In this week’s newsletter I would like to open the discussion on templates. Templates are something I have been preaching and teaching for several years. The reason I do this is because of one simple thing: my memory.
Unlike most of you out there, I tend to forget things from time to time. Sometimes its simple things like we we’re supposed to go to a party on Tuesday. Or one of the kids has a football game Thursday night. Or my daughter needs me to take her to dance at 4:45 today. I’m sure none of you out there have ever had trouble remembering these types of things.
But we tend to do better about remembering medical things. What antibiotic do you use for strep throat? How do you treat status asthmaticus? These things we don’t forget. Here’s another one: Always put in a complete Review of Systems on a new patient. This was a $2,000 lesson I learned in my audit a few years ago.
We have imperfect memories and need ways to remember important things. Whenever you write your progress notes, you must have some sort of template. Many of you use paper templates. Many of you have screens that are templates in your EMR system. I know almost all of you have a mental “template” you use when hand-writing or dictating a note.
We all have and use templates. Over the next few weeks we are going to talk more about how we can make and design our own templates for our practices. By doing this, we can make our lives MUCH easier and ensure that we are not forgetting the “important” stuff.
Coding Growth Strategies Improvements.....Con't
Last week we discussed some of the new changes in this year’s Coding Growth Strategies. We’ve tried to bring our educational system “full circle” by completing our training not just in coding but also documentation. In the first set of examples we discuss several notes from an “auditing” point of view. We analyze the notes and look for good and bad notes. In the bad notes, we try to figure out what is missing from our documentation.
When we start the second set of examples, we now start actually writing notes. We use templates that I’ve created to learn how easy it is to document accurately. The entire group watches the video example. The templates provided in the workbook have the chief complaint and history of present illness written down as provided by the patient. Now we talk in depth about exactly how much physical exam, history, and decision-making it takes to document the correct level of service.
I really enjoy teaching this to physicians. Most of the physicians we talk to have been in practice for many years. It is entertaining to see how difficult it is to sit down and try to write a “good” note in front of me! You all have been writing notes for years. Great notes! But now that we have started to learn how easy it is to code higher level of services, that first group exercise of writing a note seems to be very hard for everyone.

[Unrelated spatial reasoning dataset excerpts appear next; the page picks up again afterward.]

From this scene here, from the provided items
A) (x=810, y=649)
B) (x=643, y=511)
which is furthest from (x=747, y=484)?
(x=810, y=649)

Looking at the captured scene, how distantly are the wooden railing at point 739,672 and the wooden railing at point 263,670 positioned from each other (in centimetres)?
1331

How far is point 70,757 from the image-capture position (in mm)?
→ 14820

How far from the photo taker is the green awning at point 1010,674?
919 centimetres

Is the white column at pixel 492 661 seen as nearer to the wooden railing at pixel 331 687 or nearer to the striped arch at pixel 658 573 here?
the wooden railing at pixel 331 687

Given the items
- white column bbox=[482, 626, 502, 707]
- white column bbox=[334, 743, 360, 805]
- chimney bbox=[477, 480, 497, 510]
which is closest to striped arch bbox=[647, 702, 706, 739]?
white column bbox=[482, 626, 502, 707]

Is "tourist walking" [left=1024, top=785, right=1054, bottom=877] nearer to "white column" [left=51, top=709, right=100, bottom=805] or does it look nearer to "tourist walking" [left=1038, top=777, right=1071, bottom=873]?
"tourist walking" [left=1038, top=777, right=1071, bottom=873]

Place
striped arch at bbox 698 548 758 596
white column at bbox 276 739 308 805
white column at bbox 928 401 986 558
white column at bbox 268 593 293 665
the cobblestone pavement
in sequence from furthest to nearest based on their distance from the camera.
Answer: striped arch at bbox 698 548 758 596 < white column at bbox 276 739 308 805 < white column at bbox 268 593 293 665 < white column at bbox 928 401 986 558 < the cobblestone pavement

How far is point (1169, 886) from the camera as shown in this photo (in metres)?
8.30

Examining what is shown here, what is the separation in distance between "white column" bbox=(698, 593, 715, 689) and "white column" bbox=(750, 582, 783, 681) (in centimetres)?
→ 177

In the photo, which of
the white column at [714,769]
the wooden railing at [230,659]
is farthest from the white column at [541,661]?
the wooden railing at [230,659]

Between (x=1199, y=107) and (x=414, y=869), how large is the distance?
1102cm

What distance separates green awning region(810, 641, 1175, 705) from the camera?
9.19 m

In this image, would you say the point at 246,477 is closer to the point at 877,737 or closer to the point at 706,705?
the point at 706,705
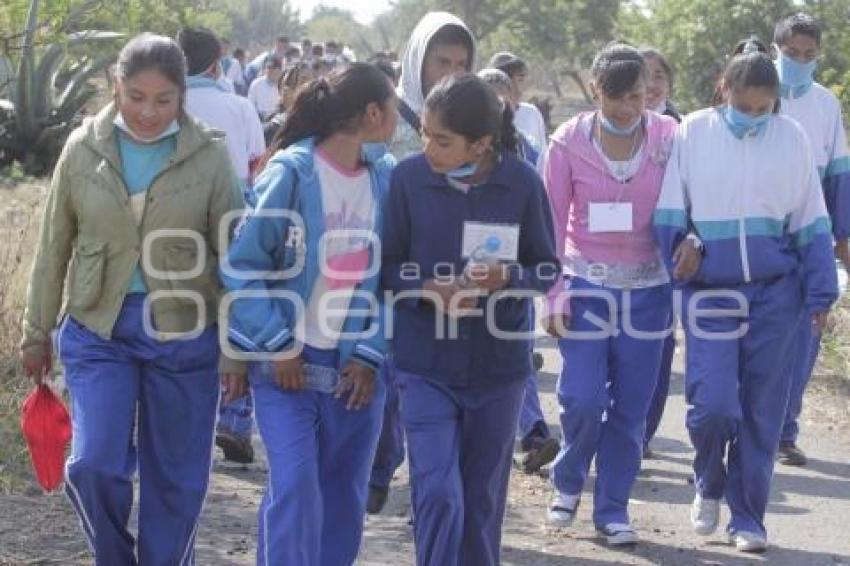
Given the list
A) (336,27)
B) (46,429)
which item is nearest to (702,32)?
(46,429)

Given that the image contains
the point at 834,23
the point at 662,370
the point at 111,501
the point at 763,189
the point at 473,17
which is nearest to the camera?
the point at 111,501

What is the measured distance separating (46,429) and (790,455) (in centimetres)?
433

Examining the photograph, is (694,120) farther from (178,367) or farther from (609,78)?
(178,367)

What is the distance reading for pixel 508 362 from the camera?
17.6 ft

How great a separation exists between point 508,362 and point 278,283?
2.50ft

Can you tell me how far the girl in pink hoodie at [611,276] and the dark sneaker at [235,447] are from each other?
5.77ft

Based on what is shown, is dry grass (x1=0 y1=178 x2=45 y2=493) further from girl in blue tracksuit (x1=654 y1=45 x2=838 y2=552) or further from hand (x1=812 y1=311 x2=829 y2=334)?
hand (x1=812 y1=311 x2=829 y2=334)

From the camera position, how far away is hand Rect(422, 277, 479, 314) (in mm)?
5180

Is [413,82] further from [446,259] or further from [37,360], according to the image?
[37,360]

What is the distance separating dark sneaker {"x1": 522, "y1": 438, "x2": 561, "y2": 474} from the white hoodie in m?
1.86

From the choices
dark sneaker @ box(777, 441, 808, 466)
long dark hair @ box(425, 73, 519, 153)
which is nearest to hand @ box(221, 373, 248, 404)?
long dark hair @ box(425, 73, 519, 153)

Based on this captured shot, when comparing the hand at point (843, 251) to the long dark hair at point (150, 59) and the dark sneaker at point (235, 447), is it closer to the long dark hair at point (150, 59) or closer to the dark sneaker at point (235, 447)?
the dark sneaker at point (235, 447)

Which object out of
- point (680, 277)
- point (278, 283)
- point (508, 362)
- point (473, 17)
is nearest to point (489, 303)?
point (508, 362)

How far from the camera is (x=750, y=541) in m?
6.74
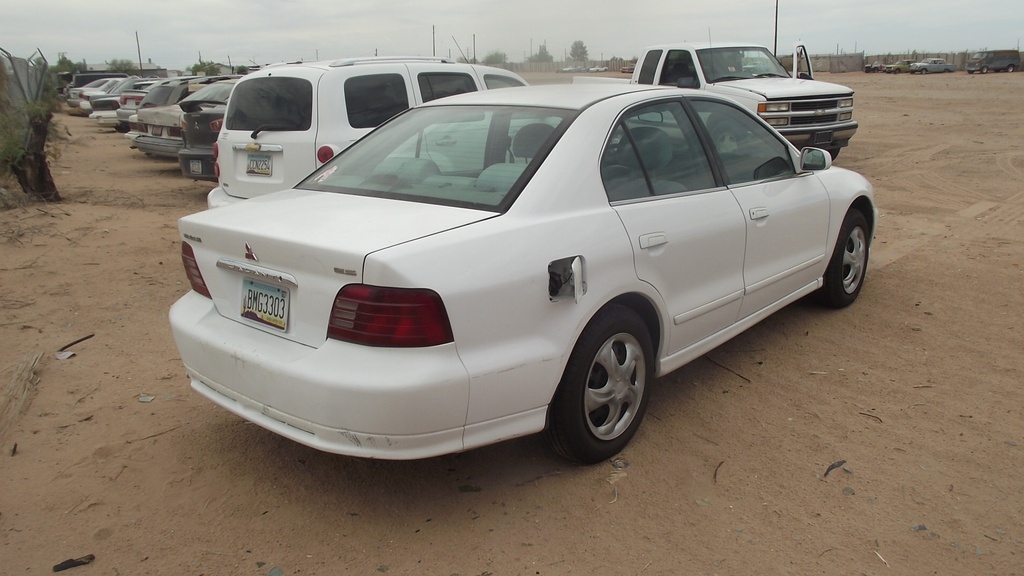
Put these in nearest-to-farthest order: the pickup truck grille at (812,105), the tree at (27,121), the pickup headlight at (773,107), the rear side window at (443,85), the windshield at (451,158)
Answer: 1. the windshield at (451,158)
2. the rear side window at (443,85)
3. the tree at (27,121)
4. the pickup headlight at (773,107)
5. the pickup truck grille at (812,105)

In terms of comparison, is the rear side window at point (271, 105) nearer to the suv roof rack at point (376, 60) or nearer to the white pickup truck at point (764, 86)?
the suv roof rack at point (376, 60)

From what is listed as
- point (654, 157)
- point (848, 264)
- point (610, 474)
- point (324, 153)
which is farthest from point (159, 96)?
point (610, 474)

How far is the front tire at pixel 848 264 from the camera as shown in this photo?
5.32 m

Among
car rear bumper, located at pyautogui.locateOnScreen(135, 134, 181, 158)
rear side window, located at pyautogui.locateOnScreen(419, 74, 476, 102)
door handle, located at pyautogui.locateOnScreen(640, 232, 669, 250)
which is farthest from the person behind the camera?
car rear bumper, located at pyautogui.locateOnScreen(135, 134, 181, 158)

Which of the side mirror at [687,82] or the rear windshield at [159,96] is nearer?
the side mirror at [687,82]

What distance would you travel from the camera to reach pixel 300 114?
6.52 meters

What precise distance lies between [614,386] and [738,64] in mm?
10490

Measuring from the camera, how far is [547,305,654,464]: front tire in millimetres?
3211

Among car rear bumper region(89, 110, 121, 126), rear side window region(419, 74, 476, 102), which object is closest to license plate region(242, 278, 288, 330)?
rear side window region(419, 74, 476, 102)

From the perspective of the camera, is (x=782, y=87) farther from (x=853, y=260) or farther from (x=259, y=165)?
(x=259, y=165)

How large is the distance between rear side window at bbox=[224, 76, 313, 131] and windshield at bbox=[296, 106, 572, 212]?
251 cm

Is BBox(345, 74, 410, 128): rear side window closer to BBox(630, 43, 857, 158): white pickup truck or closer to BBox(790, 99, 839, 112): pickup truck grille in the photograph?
BBox(630, 43, 857, 158): white pickup truck

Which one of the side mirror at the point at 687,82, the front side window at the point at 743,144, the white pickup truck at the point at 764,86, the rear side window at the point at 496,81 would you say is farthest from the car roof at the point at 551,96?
the side mirror at the point at 687,82

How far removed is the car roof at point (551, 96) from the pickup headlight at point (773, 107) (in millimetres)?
7747
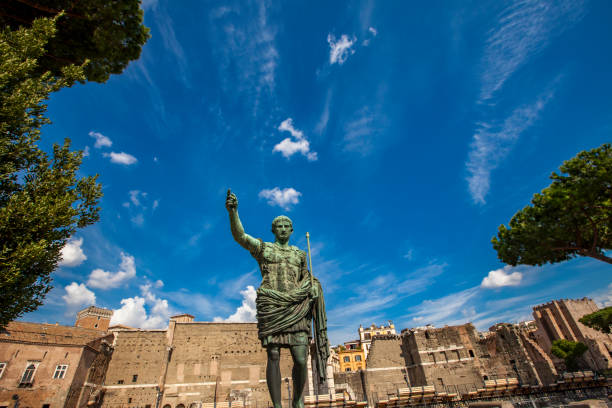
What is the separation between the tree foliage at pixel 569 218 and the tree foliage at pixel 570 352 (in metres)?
31.4

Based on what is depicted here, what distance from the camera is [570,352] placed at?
102ft

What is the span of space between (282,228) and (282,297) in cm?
115

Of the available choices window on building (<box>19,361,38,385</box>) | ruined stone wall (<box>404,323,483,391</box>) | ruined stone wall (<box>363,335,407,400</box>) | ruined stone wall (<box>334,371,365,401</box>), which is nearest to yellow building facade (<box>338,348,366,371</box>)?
ruined stone wall (<box>363,335,407,400</box>)

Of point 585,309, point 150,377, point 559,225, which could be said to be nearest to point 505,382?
point 559,225

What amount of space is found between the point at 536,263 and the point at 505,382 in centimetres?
633

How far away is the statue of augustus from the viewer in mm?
3559

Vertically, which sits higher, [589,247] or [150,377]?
[589,247]

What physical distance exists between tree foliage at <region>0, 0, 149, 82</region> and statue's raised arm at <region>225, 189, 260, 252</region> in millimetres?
6687

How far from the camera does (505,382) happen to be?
22.3ft

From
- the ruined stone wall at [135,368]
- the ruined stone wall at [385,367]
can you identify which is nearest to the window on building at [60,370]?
A: the ruined stone wall at [135,368]

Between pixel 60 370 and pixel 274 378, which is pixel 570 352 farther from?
pixel 60 370

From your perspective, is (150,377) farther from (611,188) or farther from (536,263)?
(611,188)

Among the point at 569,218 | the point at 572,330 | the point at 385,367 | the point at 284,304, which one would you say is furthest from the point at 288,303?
the point at 572,330

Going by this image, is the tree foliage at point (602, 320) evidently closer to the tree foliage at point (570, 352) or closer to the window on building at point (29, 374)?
the tree foliage at point (570, 352)
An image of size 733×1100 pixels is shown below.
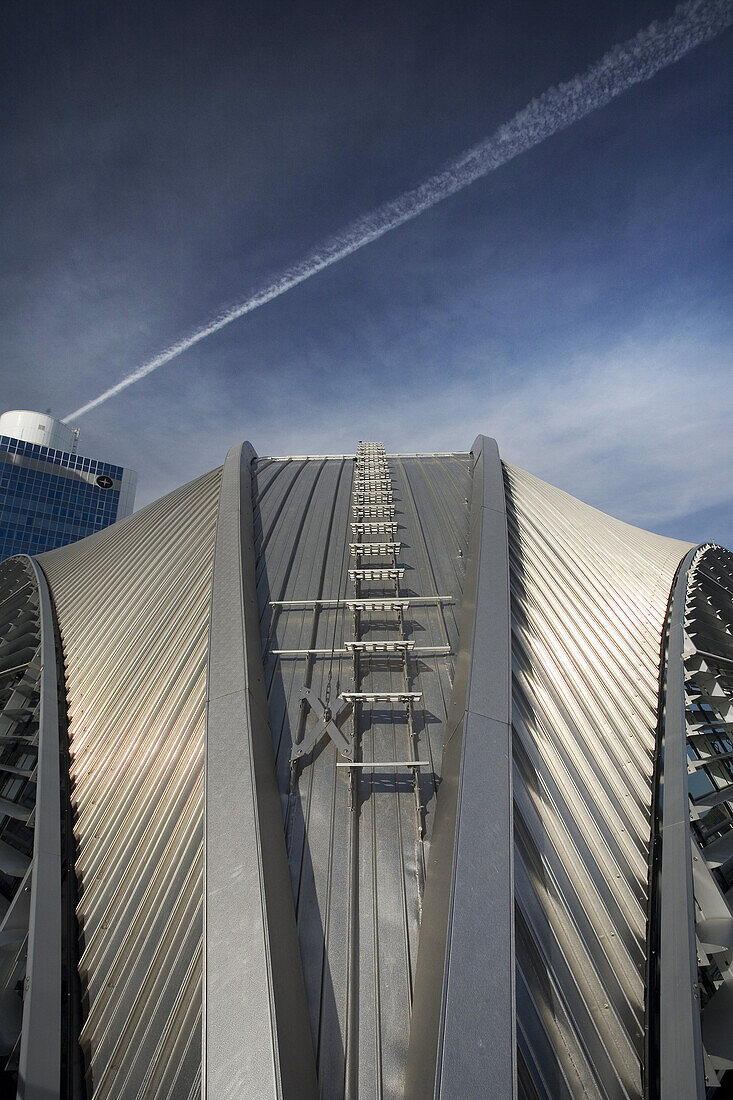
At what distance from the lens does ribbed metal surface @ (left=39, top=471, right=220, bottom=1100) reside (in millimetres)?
6289

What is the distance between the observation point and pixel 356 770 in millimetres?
9172

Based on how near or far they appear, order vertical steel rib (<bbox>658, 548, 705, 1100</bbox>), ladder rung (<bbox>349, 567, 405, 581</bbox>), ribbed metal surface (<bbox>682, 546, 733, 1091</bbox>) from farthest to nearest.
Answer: ladder rung (<bbox>349, 567, 405, 581</bbox>), ribbed metal surface (<bbox>682, 546, 733, 1091</bbox>), vertical steel rib (<bbox>658, 548, 705, 1100</bbox>)

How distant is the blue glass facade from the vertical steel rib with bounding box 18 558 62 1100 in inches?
3541

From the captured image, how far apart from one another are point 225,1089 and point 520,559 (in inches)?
461

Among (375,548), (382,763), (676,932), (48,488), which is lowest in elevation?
(676,932)

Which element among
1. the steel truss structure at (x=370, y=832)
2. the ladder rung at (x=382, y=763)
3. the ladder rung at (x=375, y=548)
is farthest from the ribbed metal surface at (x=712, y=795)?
the ladder rung at (x=375, y=548)

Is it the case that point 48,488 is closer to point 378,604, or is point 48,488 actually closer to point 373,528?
point 373,528

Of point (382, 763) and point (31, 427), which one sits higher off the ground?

Don’t worry! We struggle through it. It usually takes several minutes before everyone is finished. We then grade each other’s notes and find that most people still have put in too much of something or not enough of other things. That is perfect! This is where the real learning starts. We cover another patient. Then another. Then a new patient. Then an established patient. We practice documenting patients with no history. Other times we practice documenting notes with no exam. Over and over until everyone is an expert.
Over the next few hours of patient examples, we continue this cycle of auditing and correcting notes then writing our own. By the end of this section, usually the entire audience can “knock out” a 99214 or 99215 note in 20-30 seconds. Now I know that we are shortcutting some things and it may not be that quick in your practices, but by the end of the example section you will be an expert. By expert I mean that you can quickly know and complete the requirements for high level notes.
You will know exactly which patients are 99214s and 99215s as soon as you start talking with them. And when you write your notes you will know exactly what is required so you can get your documentation done as quickly as possible and move on to the next patient.